## DIRECTIONS
Rewrite all of the data below as a numbered list, one entry per line, omitting blank lines and leaving out the pictures.

## ENTRIES
▼

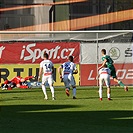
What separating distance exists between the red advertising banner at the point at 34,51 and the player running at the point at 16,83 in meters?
1.51

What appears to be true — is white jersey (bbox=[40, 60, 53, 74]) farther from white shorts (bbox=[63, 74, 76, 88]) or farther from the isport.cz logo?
the isport.cz logo

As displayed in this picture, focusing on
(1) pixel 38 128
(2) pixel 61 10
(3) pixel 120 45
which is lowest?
(1) pixel 38 128

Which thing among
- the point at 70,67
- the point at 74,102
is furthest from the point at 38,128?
the point at 70,67

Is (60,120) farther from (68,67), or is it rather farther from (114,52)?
(114,52)

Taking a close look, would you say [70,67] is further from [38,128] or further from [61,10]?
[61,10]

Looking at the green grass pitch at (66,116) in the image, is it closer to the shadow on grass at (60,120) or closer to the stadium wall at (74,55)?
the shadow on grass at (60,120)

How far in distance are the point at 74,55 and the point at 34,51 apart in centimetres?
214

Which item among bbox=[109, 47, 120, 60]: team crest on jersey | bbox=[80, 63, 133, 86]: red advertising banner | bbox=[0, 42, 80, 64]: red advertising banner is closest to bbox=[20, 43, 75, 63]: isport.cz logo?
Result: bbox=[0, 42, 80, 64]: red advertising banner

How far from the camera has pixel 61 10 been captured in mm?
47531

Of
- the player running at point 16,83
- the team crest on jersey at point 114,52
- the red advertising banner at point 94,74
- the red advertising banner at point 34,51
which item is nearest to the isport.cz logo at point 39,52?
the red advertising banner at point 34,51

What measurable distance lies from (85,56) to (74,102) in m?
11.4

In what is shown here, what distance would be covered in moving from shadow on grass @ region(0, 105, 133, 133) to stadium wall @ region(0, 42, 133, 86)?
1304cm

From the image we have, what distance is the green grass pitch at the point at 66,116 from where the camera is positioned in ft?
48.7

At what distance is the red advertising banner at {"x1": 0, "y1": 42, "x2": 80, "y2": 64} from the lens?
34.2 meters
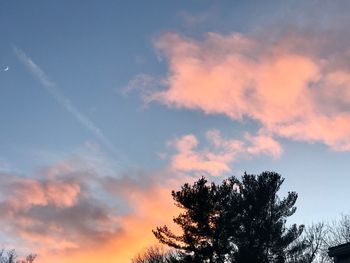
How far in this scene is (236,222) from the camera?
3778 cm

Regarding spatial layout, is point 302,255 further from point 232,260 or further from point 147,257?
point 147,257

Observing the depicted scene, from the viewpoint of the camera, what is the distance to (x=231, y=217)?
37.8 metres

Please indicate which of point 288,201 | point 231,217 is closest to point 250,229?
point 231,217

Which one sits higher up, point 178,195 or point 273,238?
point 178,195

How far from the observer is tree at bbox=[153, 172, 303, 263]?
36312mm

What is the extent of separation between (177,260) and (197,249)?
2.18 meters

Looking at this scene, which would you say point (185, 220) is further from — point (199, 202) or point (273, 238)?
point (273, 238)

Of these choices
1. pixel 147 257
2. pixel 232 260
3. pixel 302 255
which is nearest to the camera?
pixel 232 260

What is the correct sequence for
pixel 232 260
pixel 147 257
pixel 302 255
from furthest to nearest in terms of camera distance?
pixel 147 257 → pixel 302 255 → pixel 232 260

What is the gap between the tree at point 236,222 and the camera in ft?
119

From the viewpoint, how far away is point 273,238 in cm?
3691

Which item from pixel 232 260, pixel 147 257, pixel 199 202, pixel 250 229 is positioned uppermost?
pixel 147 257

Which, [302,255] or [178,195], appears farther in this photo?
[302,255]

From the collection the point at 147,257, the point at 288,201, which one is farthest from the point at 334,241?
the point at 147,257
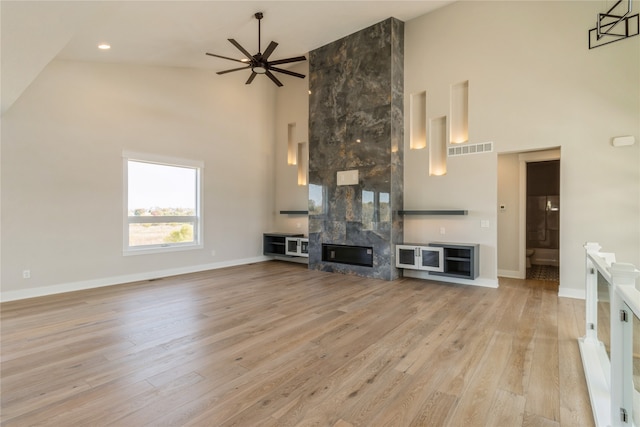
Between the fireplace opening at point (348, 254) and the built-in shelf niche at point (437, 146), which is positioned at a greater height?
the built-in shelf niche at point (437, 146)

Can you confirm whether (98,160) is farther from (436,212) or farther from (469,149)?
(469,149)

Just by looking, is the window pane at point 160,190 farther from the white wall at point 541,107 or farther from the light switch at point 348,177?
the white wall at point 541,107

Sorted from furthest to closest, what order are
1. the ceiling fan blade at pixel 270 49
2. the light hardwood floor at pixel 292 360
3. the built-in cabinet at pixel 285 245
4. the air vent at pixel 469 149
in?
the built-in cabinet at pixel 285 245 → the air vent at pixel 469 149 → the ceiling fan blade at pixel 270 49 → the light hardwood floor at pixel 292 360

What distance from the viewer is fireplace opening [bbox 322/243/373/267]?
6.11 metres

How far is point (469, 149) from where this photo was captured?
5.46 meters

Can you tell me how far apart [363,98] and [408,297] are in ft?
12.8

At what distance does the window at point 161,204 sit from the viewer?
568cm

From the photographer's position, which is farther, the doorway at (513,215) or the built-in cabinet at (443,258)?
the doorway at (513,215)

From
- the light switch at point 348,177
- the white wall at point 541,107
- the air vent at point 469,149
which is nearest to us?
the white wall at point 541,107

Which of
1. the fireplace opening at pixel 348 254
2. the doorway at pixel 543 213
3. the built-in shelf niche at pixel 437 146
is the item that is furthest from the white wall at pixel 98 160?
the doorway at pixel 543 213

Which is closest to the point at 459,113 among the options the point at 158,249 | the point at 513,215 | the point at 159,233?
the point at 513,215

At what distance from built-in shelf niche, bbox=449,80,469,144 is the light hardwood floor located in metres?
2.85

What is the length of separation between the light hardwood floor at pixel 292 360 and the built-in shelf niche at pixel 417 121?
300cm

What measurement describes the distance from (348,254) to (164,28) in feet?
16.1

▲

## COMPLETED EXERCISE
1. What separating distance exists between the red advertising banner at the point at 34,51 and the player running at the point at 16,83 in meters?
2. 1.51
3. What appears to be true — is white jersey (bbox=[40, 60, 53, 74]) farther from white shorts (bbox=[63, 74, 76, 88]) or farther from the isport.cz logo?
4. the isport.cz logo
5. As displayed in this picture, focusing on
6. (1) pixel 38 128
7. (2) pixel 61 10
8. (3) pixel 120 45
9. which is lowest?
10. (1) pixel 38 128
11. Which thing among
12. - the point at 70,67
13. - the point at 74,102
14. is furthest from the point at 38,128?
15. the point at 70,67
16. Is (60,120) farther from (68,67), or is it rather farther from (114,52)?
17. (114,52)
18. Taking a close look, would you say [70,67] is further from [38,128] or further from [61,10]?
19. [61,10]
20. Looking at the green grass pitch at (66,116) in the image, is it closer to the shadow on grass at (60,120) or closer to the stadium wall at (74,55)?
21. the shadow on grass at (60,120)
22. How far in distance are the point at 74,55 and the point at 34,51 apart in centimetres?
23. 214
24. Which item among bbox=[109, 47, 120, 60]: team crest on jersey | bbox=[80, 63, 133, 86]: red advertising banner | bbox=[0, 42, 80, 64]: red advertising banner is closest to bbox=[20, 43, 75, 63]: isport.cz logo?
25. Result: bbox=[0, 42, 80, 64]: red advertising banner
26. How far from the camera has pixel 61 10 been captured in mm?
27. 47531
28. Of
29. - the player running at point 16,83
30. - the team crest on jersey at point 114,52
31. - the red advertising banner at point 94,74
32. - the red advertising banner at point 34,51
33. which item is nearest to the isport.cz logo at point 39,52?
34. the red advertising banner at point 34,51
35. What measurable distance lies from (85,56) to (74,102) in m?
36. 11.4
37. In what is shown here, what distance would be covered in moving from shadow on grass @ region(0, 105, 133, 133) to stadium wall @ region(0, 42, 133, 86)?
38. 1304cm
39. From the image we have, what distance is the green grass pitch at the point at 66,116 from where the camera is positioned in ft?
40. 48.7
41. At what distance is the red advertising banner at {"x1": 0, "y1": 42, "x2": 80, "y2": 64} from the lens?
42. 34.2 meters
43. How far in this scene is (236,222) from the camera?
44. 3778 cm
45. Regarding spatial layout, is point 302,255 further from point 232,260 or further from point 147,257?
46. point 147,257
47. Observing the depicted scene, from the viewpoint of the camera, what is the distance to (x=231, y=217)?
48. 37.8 metres
49. Please indicate which of point 288,201 | point 231,217 is closest to point 250,229?
50. point 231,217
51. Which one sits higher up, point 178,195 or point 273,238?
52. point 178,195
53. How far from the observer is tree at bbox=[153, 172, 303, 263]?
54. 36312mm
55. What is the extent of separation between (177,260) and (197,249)?
56. 2.18 meters
57. Looking at this scene, which would you say point (185, 220) is further from — point (199, 202) or point (273, 238)?
58. point (273, 238)
59. Of these choices
60. 1. pixel 147 257
61. 2. pixel 232 260
62. 3. pixel 302 255
63. which is nearest to the camera?
64. pixel 232 260
65. What is the correct sequence for
66. pixel 232 260
67. pixel 147 257
68. pixel 302 255
69. from furthest to nearest in terms of camera distance?
70. pixel 147 257 → pixel 302 255 → pixel 232 260
71. What is the gap between the tree at point 236,222 and the camera in ft?
72. 119
73. From the viewpoint, how far away is point 273,238 in cm?
74. 3691
75. Which item from pixel 232 260, pixel 147 257, pixel 199 202, pixel 250 229 is positioned uppermost?
76. pixel 147 257
77. Which, [302,255] or [178,195], appears farther in this photo?
78. [302,255]
79. From the collection the point at 147,257, the point at 288,201, which one is farthest from the point at 334,241?
80. the point at 147,257
81. Between the fireplace opening at point (348, 254) and the built-in shelf niche at point (437, 146), which is positioned at a greater height?
82. the built-in shelf niche at point (437, 146)
83. Can you confirm whether (98,160) is farther from (436,212) or farther from (469,149)?
84. (469,149)
85. Just by looking, is the window pane at point 160,190 farther from the white wall at point 541,107 or farther from the light switch at point 348,177?
86. the white wall at point 541,107
87. Sorted from furthest to closest, what order are
88. 1. the ceiling fan blade at pixel 270 49
89. 2. the light hardwood floor at pixel 292 360
90. 3. the built-in cabinet at pixel 285 245
91. 4. the air vent at pixel 469 149
92. in?
93. the built-in cabinet at pixel 285 245 → the air vent at pixel 469 149 → the ceiling fan blade at pixel 270 49 → the light hardwood floor at pixel 292 360
94. What distance from the viewer is fireplace opening [bbox 322/243/373/267]?
95. 6.11 metres
96. How far is point (469, 149) from where this photo was captured?
97. 5.46 meters
98. Can you tell me how far apart [363,98] and [408,297] are in ft?
99. 12.8
100. At what distance does the window at point 161,204 sit from the viewer?
101. 568cm
102. From the photographer's position, which is farther, the doorway at (513,215) or the built-in cabinet at (443,258)?
103. the doorway at (513,215)
104. From
105. - the light switch at point 348,177
106. - the white wall at point 541,107
107. - the air vent at point 469,149
108. which is nearest to us?
109. the white wall at point 541,107
110. Which of
111. 1. the fireplace opening at pixel 348 254
112. 2. the doorway at pixel 543 213
113. 3. the built-in shelf niche at pixel 437 146
114. is the item that is furthest from the white wall at pixel 98 160?
115. the doorway at pixel 543 213
116. Which is closest to the point at 459,113 among the options the point at 158,249 | the point at 513,215 | the point at 159,233?
117. the point at 513,215
118. At what distance from built-in shelf niche, bbox=449,80,469,144 is the light hardwood floor located in metres?
119. 2.85
120. What is the length of separation between the light hardwood floor at pixel 292 360 and the built-in shelf niche at pixel 417 121?
121. 300cm
122. What measurement describes the distance from (348,254) to (164,28) in feet?
123. 16.1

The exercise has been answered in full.